## Passage cité

■ ■ ■ ■ ■

Translucide : La Genèse de Pokémon
Yo le sang. J'vois que le premier Translucide a l'air de vous avoir plu. Cimer pour vos retours positifs, ça m'fait un gros plaisir.
J'vais profiter de cet avant-propos pour parler de l'avenir. En bref, j'ai trois sujets qui vous attendent. Le premier, c'est l'article d'aujourd'hui : il me tient particulièrement à coeur puisqu'on se concentre sur les origines de Pokémon. Les sujets restants, c'est deux trucs ultra-lourds (cet enfoiré de Goupelin a pris la grosse tête) à base d'investigation et de sociologie. Il me faudra un peu de temps pour les terminer. J'veux faire les choses bien.
Voici venue l'heure de s'intéresser à la Genèse de Pokémon. Pas de saga en trois épisodes cette fois, mais un seul et unique article. Vu la longueur de ce qui va suivre, je vous laisse le lien de la vidéo que j'ai montée pour l'occasion ICI. Je placerai un lien à chaque nouvelle partie, au cas où vous voudriez switcher d'un média à l'autre. Vidéo ou article, allez vous chercher un truc à boire ou à manger, et installez-vous confortablement : y'a pas mal de trucs à dire.
Nouvelle charte graphique pour la bannière. Voilà.

■ ■ ■ ■ ■

## Les consignes
1/ Combien de sujets sont annoncés dans l'avant-propos du texte sur la genèse de Pokémon ?
2/ Poursuivez le texte sur la genèse de Pokémon à partir de l'endroit où il s'arrête.
Les lignes de données ne sont pas nécessaires ici.

■ ■ ■ ■ ■

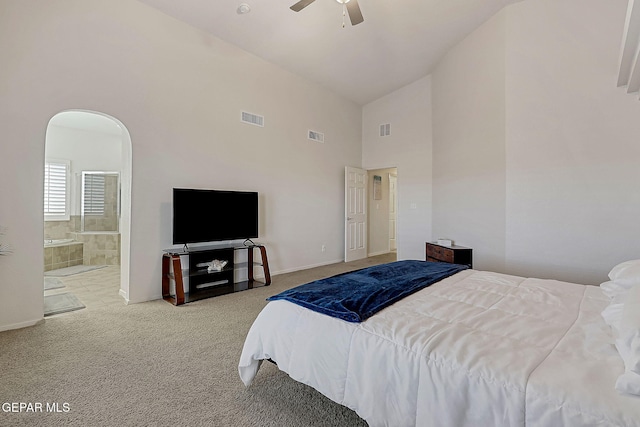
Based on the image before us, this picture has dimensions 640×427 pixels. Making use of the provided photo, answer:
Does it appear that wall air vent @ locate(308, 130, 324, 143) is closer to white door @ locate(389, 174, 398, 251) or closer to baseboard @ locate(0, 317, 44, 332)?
Answer: white door @ locate(389, 174, 398, 251)

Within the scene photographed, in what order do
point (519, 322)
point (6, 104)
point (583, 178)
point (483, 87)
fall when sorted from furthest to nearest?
point (483, 87) < point (583, 178) < point (6, 104) < point (519, 322)

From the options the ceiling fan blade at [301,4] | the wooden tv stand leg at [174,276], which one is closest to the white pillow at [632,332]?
the ceiling fan blade at [301,4]

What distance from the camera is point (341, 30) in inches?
159

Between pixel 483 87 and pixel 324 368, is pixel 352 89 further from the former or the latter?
pixel 324 368

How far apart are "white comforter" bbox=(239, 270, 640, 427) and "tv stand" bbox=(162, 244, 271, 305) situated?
209 cm

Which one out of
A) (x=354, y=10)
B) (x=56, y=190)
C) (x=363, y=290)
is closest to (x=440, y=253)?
(x=363, y=290)

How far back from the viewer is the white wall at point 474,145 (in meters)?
4.02

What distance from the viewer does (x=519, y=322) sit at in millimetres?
1374

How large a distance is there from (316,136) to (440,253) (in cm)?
304

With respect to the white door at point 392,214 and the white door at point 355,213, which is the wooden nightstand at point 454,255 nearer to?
the white door at point 355,213

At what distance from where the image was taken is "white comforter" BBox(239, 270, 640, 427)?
909mm

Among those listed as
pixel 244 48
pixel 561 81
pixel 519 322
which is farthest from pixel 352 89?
pixel 519 322

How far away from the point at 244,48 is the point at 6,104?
9.30 feet

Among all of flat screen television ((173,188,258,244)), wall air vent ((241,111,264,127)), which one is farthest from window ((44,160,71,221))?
wall air vent ((241,111,264,127))
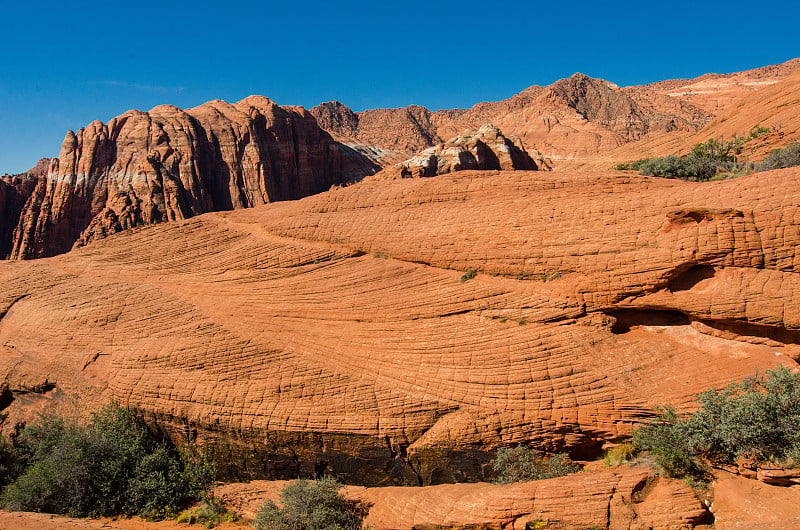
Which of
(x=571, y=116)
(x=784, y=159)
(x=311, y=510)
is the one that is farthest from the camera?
(x=571, y=116)

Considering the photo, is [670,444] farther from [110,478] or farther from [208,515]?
[110,478]

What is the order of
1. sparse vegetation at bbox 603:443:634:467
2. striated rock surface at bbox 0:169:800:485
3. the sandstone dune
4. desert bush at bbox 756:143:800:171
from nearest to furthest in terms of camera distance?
sparse vegetation at bbox 603:443:634:467
striated rock surface at bbox 0:169:800:485
desert bush at bbox 756:143:800:171
the sandstone dune

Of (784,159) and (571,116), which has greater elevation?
(571,116)

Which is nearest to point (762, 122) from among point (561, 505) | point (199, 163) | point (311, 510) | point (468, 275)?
point (468, 275)

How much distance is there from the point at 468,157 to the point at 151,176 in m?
30.3

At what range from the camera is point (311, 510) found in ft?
29.1

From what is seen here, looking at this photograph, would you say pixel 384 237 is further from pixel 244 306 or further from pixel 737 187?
pixel 737 187

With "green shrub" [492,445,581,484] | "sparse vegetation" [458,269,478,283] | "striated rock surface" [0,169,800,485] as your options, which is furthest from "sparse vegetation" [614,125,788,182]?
"green shrub" [492,445,581,484]

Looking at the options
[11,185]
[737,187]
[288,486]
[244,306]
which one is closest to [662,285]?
[737,187]

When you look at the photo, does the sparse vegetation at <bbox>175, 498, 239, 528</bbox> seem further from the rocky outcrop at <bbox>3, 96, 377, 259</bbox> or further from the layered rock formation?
the layered rock formation

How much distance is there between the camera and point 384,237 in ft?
37.8

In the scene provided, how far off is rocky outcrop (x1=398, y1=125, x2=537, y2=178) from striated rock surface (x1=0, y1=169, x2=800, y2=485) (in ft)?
87.1

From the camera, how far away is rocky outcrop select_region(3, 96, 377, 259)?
48.2 m

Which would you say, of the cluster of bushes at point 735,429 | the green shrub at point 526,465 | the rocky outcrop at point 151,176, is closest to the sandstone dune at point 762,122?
the cluster of bushes at point 735,429
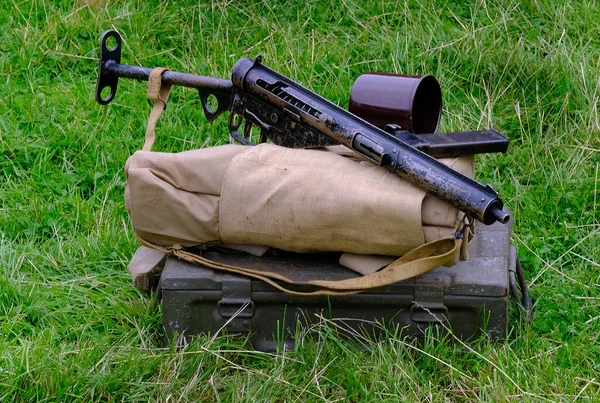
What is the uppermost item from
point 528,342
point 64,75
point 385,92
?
point 385,92

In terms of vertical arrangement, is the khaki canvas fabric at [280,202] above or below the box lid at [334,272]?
above

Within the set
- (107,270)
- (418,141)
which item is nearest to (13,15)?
(107,270)

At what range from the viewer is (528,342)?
326 centimetres

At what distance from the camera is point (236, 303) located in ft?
10.7

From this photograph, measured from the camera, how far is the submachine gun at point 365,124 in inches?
119

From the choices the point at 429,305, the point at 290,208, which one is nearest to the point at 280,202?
the point at 290,208

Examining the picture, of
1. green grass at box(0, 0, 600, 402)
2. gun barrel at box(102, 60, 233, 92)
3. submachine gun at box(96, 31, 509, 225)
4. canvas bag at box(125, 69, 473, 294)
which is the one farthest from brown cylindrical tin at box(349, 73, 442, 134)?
green grass at box(0, 0, 600, 402)

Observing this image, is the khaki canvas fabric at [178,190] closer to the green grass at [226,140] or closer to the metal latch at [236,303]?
the metal latch at [236,303]

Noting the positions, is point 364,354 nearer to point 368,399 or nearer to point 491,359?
point 368,399

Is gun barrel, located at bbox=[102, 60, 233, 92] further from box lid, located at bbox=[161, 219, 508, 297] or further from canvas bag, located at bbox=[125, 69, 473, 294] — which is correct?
box lid, located at bbox=[161, 219, 508, 297]

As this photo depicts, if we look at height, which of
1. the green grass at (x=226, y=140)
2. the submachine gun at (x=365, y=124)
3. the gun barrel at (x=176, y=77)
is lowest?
the green grass at (x=226, y=140)

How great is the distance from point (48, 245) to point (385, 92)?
163 cm

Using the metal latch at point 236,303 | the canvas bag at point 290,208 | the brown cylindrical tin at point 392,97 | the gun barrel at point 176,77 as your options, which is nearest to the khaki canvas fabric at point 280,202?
the canvas bag at point 290,208

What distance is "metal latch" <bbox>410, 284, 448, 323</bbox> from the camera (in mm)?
3143
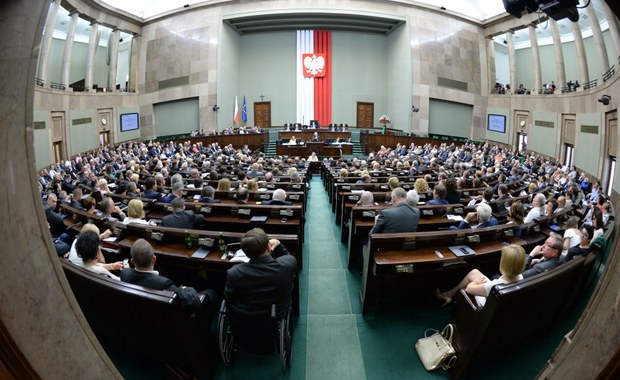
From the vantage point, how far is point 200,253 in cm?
353

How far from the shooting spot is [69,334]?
1.34 metres

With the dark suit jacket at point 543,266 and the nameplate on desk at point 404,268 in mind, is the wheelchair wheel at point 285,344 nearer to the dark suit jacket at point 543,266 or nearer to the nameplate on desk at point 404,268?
the nameplate on desk at point 404,268

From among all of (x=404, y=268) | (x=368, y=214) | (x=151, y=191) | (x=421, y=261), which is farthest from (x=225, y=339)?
(x=151, y=191)

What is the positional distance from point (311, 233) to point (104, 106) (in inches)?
707

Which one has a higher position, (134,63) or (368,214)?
(134,63)

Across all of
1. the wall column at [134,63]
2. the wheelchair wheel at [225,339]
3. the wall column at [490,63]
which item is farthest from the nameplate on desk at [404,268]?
the wall column at [134,63]

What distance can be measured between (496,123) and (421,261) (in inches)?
821

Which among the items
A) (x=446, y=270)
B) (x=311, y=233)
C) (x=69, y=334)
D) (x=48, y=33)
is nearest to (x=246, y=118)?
(x=48, y=33)

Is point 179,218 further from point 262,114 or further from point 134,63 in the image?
point 134,63

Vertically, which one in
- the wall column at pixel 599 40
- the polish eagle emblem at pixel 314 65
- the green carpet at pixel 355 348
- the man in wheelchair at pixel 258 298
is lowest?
the green carpet at pixel 355 348

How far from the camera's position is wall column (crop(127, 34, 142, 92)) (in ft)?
73.0

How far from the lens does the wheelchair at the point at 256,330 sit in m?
2.54

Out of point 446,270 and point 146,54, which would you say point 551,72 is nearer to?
point 446,270

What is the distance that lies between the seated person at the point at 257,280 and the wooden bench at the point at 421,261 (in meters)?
1.14
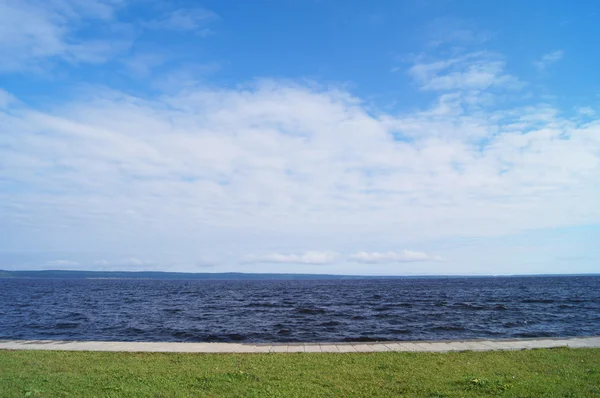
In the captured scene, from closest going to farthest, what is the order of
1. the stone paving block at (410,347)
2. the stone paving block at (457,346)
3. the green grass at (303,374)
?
the green grass at (303,374) → the stone paving block at (457,346) → the stone paving block at (410,347)

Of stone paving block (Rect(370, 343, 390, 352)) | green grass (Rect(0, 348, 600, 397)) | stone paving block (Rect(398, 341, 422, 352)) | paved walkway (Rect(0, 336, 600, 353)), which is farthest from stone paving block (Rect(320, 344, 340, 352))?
stone paving block (Rect(398, 341, 422, 352))

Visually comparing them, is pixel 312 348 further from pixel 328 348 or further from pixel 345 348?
pixel 345 348

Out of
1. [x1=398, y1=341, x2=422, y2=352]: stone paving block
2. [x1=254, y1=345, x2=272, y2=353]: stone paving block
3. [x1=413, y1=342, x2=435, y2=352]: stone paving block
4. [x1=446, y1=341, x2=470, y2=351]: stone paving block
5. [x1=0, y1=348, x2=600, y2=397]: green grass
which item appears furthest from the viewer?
[x1=254, y1=345, x2=272, y2=353]: stone paving block

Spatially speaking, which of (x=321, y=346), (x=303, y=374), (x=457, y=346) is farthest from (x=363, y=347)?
(x=303, y=374)

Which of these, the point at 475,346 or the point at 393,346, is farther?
the point at 393,346

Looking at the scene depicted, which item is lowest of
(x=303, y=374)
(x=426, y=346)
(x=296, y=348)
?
(x=296, y=348)

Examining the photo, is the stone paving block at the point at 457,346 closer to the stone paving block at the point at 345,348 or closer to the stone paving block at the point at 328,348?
the stone paving block at the point at 345,348

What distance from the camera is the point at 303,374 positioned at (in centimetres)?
1109

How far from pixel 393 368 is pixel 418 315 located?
24.5 metres

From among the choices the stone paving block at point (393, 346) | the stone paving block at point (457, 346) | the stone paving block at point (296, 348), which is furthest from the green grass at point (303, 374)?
the stone paving block at point (296, 348)

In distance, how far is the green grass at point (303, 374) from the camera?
9406 millimetres

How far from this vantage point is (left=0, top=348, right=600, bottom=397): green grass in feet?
30.9

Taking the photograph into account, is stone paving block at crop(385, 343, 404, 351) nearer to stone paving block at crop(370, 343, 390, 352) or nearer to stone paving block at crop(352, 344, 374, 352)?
stone paving block at crop(370, 343, 390, 352)

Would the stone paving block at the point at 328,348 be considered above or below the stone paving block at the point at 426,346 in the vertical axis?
below
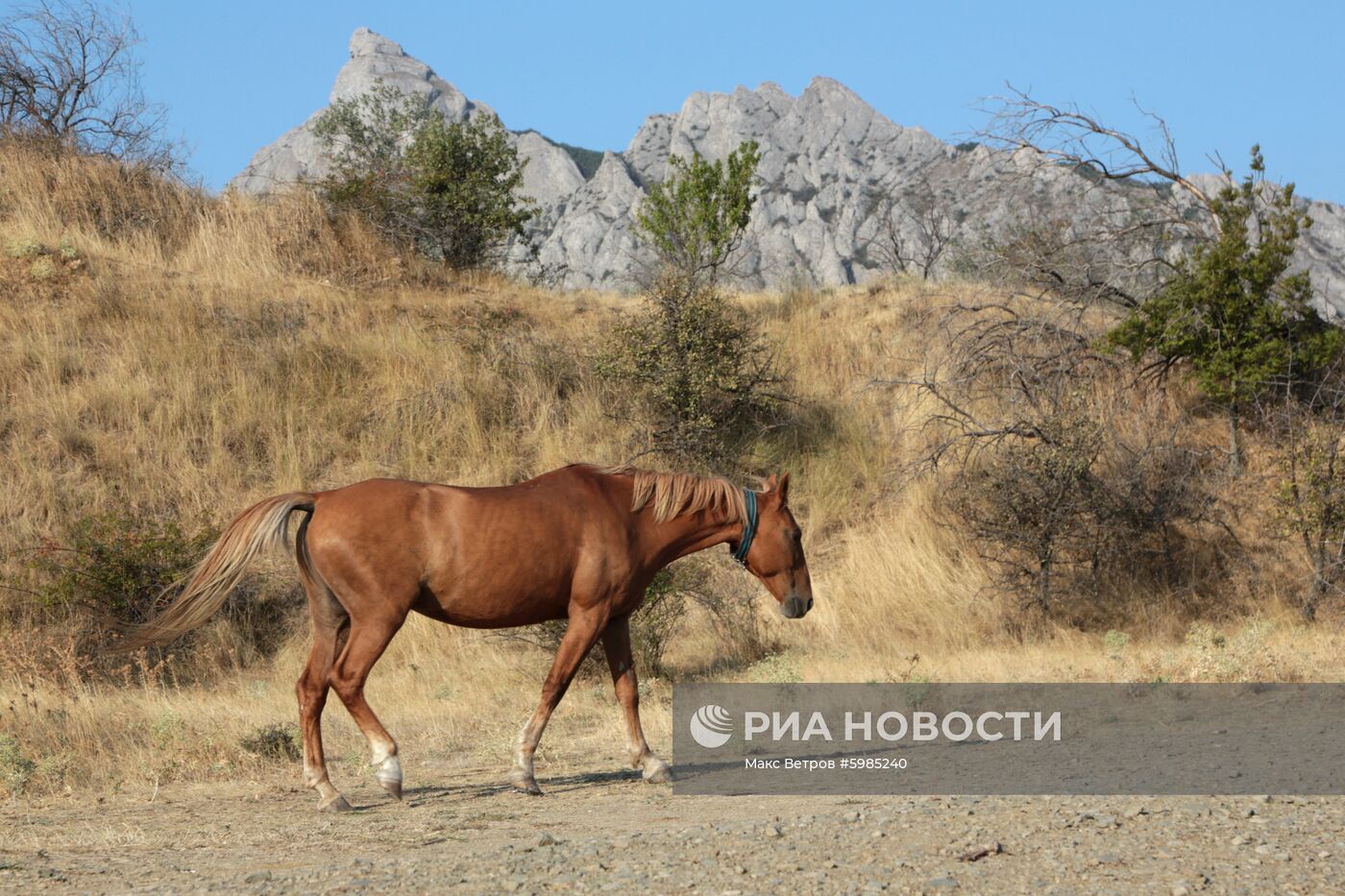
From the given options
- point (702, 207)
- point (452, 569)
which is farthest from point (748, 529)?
point (702, 207)

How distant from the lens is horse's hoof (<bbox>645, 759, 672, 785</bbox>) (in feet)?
25.7

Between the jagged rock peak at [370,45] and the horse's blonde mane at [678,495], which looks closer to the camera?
the horse's blonde mane at [678,495]

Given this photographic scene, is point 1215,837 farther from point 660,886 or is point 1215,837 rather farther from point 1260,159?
point 1260,159

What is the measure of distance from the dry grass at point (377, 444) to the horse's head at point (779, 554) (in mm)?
1796

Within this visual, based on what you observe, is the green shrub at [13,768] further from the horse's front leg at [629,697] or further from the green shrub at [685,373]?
the green shrub at [685,373]

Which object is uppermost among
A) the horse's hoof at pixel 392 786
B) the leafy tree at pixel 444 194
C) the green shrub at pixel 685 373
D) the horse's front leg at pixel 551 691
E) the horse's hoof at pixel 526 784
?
the leafy tree at pixel 444 194

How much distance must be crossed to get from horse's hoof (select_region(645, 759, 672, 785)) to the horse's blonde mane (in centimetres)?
147

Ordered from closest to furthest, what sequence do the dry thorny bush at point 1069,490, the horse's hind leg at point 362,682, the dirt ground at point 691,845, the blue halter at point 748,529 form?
the dirt ground at point 691,845 → the horse's hind leg at point 362,682 → the blue halter at point 748,529 → the dry thorny bush at point 1069,490

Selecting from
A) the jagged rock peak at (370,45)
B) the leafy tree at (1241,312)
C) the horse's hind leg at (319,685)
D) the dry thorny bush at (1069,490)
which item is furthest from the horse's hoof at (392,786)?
the jagged rock peak at (370,45)

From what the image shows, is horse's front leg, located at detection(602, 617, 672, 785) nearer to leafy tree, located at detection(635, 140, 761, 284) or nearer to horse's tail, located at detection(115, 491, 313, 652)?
horse's tail, located at detection(115, 491, 313, 652)

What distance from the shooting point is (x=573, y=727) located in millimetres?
10297

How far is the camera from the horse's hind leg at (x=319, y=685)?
7.28 metres

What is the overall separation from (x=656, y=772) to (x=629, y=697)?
18.6 inches

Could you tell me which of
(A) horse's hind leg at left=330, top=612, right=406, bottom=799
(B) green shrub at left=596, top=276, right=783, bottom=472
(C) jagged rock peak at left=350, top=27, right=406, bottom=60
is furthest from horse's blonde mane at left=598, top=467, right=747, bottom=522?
(C) jagged rock peak at left=350, top=27, right=406, bottom=60
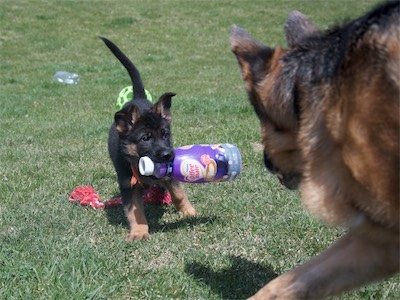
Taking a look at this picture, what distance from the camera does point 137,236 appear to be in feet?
15.9

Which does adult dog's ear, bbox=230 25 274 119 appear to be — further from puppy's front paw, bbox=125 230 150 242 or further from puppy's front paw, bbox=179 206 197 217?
puppy's front paw, bbox=179 206 197 217

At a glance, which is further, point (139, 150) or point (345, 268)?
point (139, 150)

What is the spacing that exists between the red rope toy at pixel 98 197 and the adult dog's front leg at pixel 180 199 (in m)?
0.52

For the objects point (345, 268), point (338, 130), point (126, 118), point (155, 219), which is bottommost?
point (155, 219)

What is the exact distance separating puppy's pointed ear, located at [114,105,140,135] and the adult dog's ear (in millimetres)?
2123

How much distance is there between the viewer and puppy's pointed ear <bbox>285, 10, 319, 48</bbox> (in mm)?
3252

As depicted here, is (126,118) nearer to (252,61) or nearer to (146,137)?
(146,137)

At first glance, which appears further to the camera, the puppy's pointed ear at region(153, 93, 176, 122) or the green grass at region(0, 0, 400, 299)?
the puppy's pointed ear at region(153, 93, 176, 122)

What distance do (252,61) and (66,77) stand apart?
1361cm

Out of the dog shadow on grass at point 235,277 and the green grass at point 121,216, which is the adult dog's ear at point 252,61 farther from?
the dog shadow on grass at point 235,277

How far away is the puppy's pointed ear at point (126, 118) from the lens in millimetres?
5258

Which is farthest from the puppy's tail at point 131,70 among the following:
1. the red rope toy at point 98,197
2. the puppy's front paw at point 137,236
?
the puppy's front paw at point 137,236

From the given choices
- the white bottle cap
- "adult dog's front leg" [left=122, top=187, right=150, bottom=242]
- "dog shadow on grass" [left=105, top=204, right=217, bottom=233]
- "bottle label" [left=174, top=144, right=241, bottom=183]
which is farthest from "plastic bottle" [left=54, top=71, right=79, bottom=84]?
"bottle label" [left=174, top=144, right=241, bottom=183]

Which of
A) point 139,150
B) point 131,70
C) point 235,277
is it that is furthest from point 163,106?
point 235,277
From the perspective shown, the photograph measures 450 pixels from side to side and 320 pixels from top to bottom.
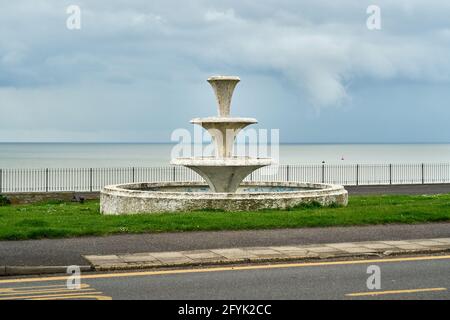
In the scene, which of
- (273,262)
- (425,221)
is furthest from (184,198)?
(273,262)

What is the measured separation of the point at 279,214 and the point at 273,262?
5.96 metres

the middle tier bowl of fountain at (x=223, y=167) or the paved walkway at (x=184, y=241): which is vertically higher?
the middle tier bowl of fountain at (x=223, y=167)

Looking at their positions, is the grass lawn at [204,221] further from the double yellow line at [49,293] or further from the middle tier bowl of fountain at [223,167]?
the double yellow line at [49,293]

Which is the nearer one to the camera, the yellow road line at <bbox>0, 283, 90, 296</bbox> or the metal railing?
the yellow road line at <bbox>0, 283, 90, 296</bbox>

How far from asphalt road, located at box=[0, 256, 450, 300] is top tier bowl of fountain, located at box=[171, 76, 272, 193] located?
1118 centimetres

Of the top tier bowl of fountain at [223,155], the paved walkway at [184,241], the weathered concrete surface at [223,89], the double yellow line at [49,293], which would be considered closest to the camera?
the double yellow line at [49,293]

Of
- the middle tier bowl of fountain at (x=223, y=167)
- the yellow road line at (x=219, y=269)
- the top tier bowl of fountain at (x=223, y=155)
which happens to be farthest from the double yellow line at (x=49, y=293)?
the top tier bowl of fountain at (x=223, y=155)

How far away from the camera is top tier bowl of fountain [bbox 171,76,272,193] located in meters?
23.7

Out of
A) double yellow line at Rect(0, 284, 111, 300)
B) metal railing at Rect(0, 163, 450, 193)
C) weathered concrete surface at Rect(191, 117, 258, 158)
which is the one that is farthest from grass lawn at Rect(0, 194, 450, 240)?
metal railing at Rect(0, 163, 450, 193)

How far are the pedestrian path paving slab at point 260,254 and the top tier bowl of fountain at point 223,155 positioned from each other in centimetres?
931

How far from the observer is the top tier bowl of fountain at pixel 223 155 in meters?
23.7

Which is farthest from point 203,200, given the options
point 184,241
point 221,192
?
point 184,241

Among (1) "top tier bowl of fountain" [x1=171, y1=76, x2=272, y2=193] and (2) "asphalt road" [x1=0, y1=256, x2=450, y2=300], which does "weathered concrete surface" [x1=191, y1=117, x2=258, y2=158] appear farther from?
(2) "asphalt road" [x1=0, y1=256, x2=450, y2=300]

■ ■ ■ ■ ■

## Réponses par consigne
1/ Trois sujets.

2/
1989. Au Japon, une bande d’otakus menés par Satoshi Tajiri vient de sortir son premier jeu. C’est l’achèvement d’un développement indépendant, long de trois ans. Le succès de ce jeu, Quinty, mène les jeunes développeurs à officialiser leur studio qui prend le nom de Game Freak. En quête de réussite, ceux-ci rencontrent les principaux fabricants de consoles de l’époque. Sega, Sony et Nintendo. C’est vers ces derniers que l’équipe de Game Freak se tourne pour présenter son projet le plus ambitieux. Il faut dire que depuis quelques mois déjà, Tajiri nourrit une idée envoûtante. C’est la documentation de la Game Boy qui lui a mis la puce à l’oreille. À travers le câble link, il voit un outil permettant de communiquer plutôt que de s’affronter. Naît l’image symbolique d’un insecte en équilibre sur le câble, passant d’une console à l’autre. C’est ici que démarre l’histoire de Pokémon. Une franchise qui aurait pu ne jamais voir le jour...
UN PROJET SAUVÉ DE PEU
Repêchage
Quand Game Freak dévoile ce qui s’appelle encore Capsule Monsters, les dirigeants de Nintendo commencent par dire non. Pourquoi ? L’idée est trop abstraite, les mécaniques de jeu ne sont pas clairement définies, tout est encore à planifier.
Voilà à quoi ressemblait le concept de Capsule Monsters
Autour de la table des négociations, deux producteurs permettent malgré tout au projet d’être validé. D’un côté, on a Shigeru Miyamoto, le mec derrière Super Mario, The Legend of Zelda, Donkey Kong, qui apportera par la suite sa contribution à Pokémon et permettra au jeu d’être ce qu’il est aujourd’hui. D’autre part se trouve Tsunekazu Ishihara, publicitaire, producteur télé et fondateur du studio APE Inc à l’origine des jeux Earthbound (Mother au Japon). Ce n’est pas la première fois que les chemins d’Ishihara et Tajiri se croisent. Les deux hommes s’étaient déjà rencontrés à l’occasion de la sortie de Mother, jeu que Tajiri avait passé en revue alors qu’il occupait encore un poste de journaliste. Conséquence : à l’heure de Capsule Monsters, Ishihara fait confiance à Tajiri. Surtout, il flaire la possibilité de produire et vendre des produits dérivés. Nintendo valide le projet. Le développement commence.
Ishihara et Miyamoto. Je laisse votre imagination faire le reste.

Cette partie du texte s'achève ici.